** GOAL **
Quote the following lines verbatim, keeping their order.

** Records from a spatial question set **
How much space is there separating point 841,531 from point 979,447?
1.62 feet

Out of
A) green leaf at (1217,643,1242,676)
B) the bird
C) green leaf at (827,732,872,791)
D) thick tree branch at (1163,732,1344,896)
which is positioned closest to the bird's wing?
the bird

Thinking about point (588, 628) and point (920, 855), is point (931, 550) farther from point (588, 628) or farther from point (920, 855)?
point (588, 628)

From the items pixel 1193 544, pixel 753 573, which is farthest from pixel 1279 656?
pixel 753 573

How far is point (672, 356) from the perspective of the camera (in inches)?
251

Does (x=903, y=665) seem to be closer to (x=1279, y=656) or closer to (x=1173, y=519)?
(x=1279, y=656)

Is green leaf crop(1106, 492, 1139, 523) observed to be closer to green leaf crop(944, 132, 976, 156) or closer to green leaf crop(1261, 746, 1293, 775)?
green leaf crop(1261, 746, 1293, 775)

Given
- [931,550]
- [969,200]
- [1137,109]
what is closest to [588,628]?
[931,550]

** TASK OUTPUT **
How much space is there separating point 841,531 from point 979,447?
1.62 feet

Out of
A) green leaf at (1217,643,1242,676)
B) the bird
C) green leaf at (827,732,872,791)
D) thick tree branch at (1163,732,1344,896)
which is positioned closest to the bird's wing?
the bird

Thinking about point (588, 628) and point (920, 855), is point (931, 550) farther from point (588, 628) or farther from point (920, 855)?
point (588, 628)

From the items pixel 1193 544, pixel 753 573, which is farthest from pixel 1279 656?
pixel 753 573

How far is point (672, 356) from the perspective of the camera (in inches)?
251

Does (x=903, y=665) seem to be closer to (x=1279, y=656) or closer to (x=1173, y=519)?
(x=1279, y=656)

Is green leaf crop(1106, 492, 1139, 523) observed to be closer to green leaf crop(944, 132, 976, 156) or closer to green leaf crop(1261, 746, 1293, 775)?
green leaf crop(1261, 746, 1293, 775)

Given
- [931,550]
- [969,200]
- [1137,109]
what is closest to [588,628]?
[931,550]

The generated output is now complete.